Старая баронесса не стесняется делать будущему зятю замечания и требует безупречной аккуратности в его туалете. Карл останавливается у ограды дома и листьями платана сметает предательскую пыль. Потом поправляет галстук и старается распрямить изрядно пострадавшую во время материнской проповеди шляпу. Тщетно. Вздохнув безнадежно, молодой студент тянет цепочку колокольчика на дубовой двери вестфаленского дома и покорно ждет выговора.

— Наконец-то, — облегченно вырывается у Женни, когда Карл появляется на пороге ее кабинетика.

Беттина щурит глаза и сладенько улыбается:

— Не правда ли, мы встречались?

Карл кланяется. Известная писательница интересует его. Еще больше, чем ее литературная слава, интригует окружающих дружба этой женщины с Гёте и будущим прусским королем.
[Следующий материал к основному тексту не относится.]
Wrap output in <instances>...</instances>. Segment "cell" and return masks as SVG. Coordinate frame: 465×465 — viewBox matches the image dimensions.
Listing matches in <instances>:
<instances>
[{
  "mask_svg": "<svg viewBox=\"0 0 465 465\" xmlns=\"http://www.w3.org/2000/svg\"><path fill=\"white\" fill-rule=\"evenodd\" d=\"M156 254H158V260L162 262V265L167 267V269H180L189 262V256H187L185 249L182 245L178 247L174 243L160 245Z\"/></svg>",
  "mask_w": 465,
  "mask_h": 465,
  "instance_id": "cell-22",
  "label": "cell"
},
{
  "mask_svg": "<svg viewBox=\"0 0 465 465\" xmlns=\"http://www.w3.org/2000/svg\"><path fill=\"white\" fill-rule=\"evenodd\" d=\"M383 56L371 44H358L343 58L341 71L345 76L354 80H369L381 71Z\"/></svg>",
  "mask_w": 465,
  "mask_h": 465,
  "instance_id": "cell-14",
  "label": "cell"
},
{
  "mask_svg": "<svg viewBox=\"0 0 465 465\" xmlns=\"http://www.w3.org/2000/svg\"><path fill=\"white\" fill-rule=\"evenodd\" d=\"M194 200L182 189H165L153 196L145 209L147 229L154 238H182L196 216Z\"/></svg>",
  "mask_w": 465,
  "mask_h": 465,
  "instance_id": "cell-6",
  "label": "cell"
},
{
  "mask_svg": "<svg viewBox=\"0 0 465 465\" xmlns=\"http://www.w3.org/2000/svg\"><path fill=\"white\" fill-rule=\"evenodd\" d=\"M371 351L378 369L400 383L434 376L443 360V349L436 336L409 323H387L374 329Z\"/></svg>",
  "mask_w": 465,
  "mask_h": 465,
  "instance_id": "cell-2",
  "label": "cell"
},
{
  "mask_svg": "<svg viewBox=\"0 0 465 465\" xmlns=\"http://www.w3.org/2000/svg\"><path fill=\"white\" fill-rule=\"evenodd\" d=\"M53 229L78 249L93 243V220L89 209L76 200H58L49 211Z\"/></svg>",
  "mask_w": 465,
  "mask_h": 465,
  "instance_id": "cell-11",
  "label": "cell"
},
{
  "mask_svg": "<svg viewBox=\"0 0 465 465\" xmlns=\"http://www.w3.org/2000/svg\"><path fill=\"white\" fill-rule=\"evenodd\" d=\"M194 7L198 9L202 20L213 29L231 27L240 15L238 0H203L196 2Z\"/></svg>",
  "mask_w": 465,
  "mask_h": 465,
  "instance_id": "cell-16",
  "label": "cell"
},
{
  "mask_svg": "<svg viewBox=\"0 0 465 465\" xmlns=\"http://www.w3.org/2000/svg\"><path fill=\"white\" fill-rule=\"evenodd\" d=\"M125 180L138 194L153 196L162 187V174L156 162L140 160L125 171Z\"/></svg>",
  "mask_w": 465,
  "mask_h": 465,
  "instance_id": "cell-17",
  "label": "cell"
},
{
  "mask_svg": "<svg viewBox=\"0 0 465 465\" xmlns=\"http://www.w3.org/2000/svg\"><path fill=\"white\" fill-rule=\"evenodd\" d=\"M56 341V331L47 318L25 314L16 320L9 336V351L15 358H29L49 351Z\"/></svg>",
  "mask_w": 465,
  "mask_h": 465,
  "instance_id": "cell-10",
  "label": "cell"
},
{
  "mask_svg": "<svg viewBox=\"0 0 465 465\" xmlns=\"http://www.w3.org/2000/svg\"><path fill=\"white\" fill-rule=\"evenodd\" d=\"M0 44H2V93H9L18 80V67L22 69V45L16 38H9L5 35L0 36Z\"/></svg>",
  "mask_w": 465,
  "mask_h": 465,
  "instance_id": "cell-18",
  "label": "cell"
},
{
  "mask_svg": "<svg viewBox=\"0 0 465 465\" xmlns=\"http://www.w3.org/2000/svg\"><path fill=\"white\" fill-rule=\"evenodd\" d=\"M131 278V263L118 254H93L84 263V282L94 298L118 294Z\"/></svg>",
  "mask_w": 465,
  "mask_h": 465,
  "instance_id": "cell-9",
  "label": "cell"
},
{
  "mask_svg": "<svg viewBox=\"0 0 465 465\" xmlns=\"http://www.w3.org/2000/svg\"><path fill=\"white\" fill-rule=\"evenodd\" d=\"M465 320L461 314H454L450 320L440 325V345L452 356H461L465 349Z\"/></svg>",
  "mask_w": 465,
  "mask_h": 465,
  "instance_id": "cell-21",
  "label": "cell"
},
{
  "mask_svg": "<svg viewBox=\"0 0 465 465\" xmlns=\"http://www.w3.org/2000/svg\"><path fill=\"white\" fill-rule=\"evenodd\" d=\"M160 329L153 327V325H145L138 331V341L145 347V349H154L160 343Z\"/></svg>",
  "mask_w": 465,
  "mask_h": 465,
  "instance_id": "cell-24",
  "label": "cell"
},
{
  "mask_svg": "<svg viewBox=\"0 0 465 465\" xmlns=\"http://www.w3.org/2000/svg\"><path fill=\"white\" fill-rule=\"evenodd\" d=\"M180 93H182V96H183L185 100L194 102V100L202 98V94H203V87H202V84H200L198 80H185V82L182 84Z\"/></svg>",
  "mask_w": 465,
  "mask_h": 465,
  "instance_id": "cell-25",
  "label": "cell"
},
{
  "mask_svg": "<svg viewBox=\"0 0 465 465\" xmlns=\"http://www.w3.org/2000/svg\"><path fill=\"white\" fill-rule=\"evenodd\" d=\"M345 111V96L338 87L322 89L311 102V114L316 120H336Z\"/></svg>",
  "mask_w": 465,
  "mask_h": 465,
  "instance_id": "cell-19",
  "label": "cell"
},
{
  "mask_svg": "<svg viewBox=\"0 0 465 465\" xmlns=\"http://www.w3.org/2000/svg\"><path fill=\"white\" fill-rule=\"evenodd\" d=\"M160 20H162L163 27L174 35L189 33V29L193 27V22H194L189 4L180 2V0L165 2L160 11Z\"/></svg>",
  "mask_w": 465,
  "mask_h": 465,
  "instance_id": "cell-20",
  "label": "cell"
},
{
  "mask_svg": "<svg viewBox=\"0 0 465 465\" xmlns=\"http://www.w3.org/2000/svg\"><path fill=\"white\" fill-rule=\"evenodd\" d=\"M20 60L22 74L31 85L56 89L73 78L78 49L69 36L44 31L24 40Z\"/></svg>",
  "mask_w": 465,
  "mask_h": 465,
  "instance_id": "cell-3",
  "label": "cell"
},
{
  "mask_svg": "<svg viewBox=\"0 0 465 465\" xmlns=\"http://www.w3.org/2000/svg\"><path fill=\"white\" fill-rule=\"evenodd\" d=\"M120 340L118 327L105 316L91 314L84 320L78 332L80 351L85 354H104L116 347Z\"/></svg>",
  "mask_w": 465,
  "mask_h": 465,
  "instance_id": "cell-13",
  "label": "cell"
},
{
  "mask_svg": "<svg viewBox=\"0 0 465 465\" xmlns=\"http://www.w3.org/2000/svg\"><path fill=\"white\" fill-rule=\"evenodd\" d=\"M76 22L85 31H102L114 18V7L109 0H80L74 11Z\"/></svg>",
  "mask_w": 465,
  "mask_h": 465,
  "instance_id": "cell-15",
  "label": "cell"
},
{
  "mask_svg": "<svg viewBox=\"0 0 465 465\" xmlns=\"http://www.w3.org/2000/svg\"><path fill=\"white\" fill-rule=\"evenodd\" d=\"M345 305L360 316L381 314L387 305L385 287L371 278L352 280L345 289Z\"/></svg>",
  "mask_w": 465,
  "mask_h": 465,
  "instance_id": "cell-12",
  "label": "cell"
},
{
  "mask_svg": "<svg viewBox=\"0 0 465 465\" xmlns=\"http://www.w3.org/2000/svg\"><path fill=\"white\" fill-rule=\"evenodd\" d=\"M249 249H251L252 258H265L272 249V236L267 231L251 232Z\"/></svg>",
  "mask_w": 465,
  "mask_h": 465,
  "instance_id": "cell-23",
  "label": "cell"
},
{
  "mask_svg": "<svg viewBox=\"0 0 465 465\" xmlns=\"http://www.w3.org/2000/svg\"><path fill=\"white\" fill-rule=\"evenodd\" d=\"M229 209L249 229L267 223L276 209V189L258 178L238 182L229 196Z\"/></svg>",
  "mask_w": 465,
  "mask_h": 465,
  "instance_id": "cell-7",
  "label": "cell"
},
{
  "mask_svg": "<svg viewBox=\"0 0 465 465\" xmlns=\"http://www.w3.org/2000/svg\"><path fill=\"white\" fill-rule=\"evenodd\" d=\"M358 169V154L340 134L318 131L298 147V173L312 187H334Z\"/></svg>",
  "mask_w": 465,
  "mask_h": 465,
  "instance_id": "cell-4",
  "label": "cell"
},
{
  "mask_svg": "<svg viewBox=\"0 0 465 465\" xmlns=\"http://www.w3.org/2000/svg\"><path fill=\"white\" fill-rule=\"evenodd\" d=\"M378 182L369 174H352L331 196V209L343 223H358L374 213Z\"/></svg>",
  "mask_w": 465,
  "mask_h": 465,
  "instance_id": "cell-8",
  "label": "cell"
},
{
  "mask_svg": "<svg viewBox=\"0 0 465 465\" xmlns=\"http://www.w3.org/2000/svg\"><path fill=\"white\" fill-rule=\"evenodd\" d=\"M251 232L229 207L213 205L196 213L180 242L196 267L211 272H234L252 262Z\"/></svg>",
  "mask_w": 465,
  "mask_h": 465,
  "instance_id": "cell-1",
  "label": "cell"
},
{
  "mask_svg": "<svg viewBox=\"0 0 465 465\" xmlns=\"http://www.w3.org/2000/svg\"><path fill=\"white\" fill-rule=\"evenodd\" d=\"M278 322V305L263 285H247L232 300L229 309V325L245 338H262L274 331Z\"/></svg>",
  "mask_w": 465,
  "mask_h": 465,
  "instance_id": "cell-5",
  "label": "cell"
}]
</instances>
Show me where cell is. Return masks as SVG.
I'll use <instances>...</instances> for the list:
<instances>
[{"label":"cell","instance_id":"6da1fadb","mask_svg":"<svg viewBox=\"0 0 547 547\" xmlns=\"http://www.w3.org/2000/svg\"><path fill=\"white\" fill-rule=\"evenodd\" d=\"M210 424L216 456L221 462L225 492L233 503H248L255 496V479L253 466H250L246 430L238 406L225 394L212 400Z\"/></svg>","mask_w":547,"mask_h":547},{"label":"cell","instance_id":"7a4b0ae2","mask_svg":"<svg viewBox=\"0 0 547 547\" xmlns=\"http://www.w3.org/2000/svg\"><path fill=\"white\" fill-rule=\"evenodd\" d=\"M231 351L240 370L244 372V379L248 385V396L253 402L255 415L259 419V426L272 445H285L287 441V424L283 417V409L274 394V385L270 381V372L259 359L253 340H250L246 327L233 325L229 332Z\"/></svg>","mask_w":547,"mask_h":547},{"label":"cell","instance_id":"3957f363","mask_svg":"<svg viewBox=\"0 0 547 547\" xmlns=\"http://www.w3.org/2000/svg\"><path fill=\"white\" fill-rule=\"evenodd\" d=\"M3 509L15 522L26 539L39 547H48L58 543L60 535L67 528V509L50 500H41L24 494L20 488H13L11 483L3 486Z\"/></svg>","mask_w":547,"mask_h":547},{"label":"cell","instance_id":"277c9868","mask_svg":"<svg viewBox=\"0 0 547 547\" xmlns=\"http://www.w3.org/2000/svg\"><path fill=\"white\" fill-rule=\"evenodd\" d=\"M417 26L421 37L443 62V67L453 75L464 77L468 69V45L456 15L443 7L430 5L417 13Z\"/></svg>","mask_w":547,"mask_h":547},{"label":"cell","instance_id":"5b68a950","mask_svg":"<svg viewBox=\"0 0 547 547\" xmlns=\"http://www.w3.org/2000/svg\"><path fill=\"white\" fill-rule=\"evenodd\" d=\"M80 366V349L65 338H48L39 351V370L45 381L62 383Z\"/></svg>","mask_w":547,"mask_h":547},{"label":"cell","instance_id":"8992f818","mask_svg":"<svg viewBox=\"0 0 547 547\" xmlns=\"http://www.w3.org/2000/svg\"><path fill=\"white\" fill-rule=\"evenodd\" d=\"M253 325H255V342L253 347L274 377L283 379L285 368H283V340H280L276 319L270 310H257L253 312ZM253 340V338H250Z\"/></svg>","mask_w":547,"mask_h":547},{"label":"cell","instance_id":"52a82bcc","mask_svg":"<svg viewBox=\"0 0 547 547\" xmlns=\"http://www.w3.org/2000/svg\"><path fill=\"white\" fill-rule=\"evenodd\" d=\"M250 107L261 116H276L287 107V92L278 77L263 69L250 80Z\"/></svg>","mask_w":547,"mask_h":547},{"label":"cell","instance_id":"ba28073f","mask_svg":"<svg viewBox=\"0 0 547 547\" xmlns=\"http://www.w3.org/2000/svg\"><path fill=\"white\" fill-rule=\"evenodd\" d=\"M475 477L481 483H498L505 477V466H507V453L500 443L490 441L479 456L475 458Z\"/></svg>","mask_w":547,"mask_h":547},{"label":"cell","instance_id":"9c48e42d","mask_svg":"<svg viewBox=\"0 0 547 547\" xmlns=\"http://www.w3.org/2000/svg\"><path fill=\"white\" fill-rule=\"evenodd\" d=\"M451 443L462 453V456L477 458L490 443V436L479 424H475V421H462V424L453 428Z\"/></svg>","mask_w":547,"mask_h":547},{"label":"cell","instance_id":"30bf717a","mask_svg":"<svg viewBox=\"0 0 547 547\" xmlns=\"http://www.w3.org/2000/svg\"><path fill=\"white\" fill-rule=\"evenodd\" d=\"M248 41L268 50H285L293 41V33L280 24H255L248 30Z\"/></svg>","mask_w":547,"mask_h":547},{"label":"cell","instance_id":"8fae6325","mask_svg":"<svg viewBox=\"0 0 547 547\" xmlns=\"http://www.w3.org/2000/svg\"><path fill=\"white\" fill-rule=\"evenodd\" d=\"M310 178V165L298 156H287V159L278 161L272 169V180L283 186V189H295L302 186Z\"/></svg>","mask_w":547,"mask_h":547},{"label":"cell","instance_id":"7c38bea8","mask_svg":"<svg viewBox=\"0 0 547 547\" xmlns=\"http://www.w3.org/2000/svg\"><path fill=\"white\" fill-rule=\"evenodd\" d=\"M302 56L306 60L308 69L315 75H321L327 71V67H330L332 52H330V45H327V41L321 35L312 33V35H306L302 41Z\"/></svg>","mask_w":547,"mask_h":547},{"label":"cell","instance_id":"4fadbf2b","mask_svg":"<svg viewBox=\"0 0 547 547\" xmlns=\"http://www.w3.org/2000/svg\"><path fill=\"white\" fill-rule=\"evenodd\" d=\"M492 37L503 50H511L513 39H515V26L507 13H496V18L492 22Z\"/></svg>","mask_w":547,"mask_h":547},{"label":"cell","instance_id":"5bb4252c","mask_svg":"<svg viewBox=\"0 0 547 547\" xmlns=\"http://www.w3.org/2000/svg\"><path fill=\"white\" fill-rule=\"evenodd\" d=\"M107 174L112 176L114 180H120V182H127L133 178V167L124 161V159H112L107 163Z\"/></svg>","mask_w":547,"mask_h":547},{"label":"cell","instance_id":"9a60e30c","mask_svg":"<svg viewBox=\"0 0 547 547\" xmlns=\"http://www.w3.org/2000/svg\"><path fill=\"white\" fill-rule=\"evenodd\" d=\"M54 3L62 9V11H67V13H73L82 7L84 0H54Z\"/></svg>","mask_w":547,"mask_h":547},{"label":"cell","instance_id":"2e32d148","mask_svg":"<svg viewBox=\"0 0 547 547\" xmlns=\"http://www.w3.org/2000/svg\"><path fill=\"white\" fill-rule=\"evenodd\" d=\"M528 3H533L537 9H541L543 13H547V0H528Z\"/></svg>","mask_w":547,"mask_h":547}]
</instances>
К тому же жена даровитого Арнима, стремившаяся прослыть Эгерией, считается отважной и свободомыслящей.

— Мы виделись у Мендельсона-Бартольди, — подтверждает Маркс, думая о том, что во время кратких светских встреч ему никогда не удавалось поговорить с Беттиной.

Обернувшись к Женни и поймав ее вопросительный взгляд, Карл отвечает. У них вошло в привычку во всем отчитываться друг- перед другом.

— Большую часть дня я провел у Монтиньи. Какой хороший, однако, старик! Старость не коснулась его. За всем выдающимся следит по-прежнему и сохраняет ясность и трезвость духа, которым могут позавидовать молодость и зрелость. Я нашел в его лавке ворох последних французских газет и журналов… Париж занят, помимо всякой столичной чепухи, придворных интриг и сплетен, возвышений и крахов банкиров, также и самым интересным событием последних лет — майским восстанием под предводительством Бланки и Барбеса. Десятилетие заканчивается так же кроваво, как началось.

— Вы читаете газеты? — язвительно спросила Беттина.

Женни и Карл удивленно посмотрели на нее.

— Газеты созданы лишь для плебеев, пусть то будут плебеи духа. Гуманные идеи незыблемы, и нет надобности пачкать руки о грязные писания продажных журналистов, чтобы знать и чтобы требовать осуществления великих идеалов. Я политик чувства и сердца. Я живу в мире но таком, какой он ость, а каким я его создала. Мои идеалы — идеалы вечные.

— По большинство человечества живет в противоположном, то есть реальном мире… к тому же всякие идеалы имеют способность плешиветь и седеть от времени, — сухо отозвался Карл. Ему вдруг захотелось избавиться от общества столичной знаменитости.

— Как скоро начнется в Париже процесс арестованных? — спросила Женни и, покуда Карл подробно рассказывал обо всех перипетиях последнего восстания, внимательно смотрела на говорящего.

«Как изменился он за эти годы! — думала Женни. — Нет прежней юношеской припухлости щек, преждевременные морщинки уже пометили необыкновенный лоб — лоб мыслителя, уже легли веером вокруг глаз. Сколько отваги в глазах, силы, смеха и презрения! И эти черные, отливающие сталью волосы богатыря, как они красивы и могучи!..»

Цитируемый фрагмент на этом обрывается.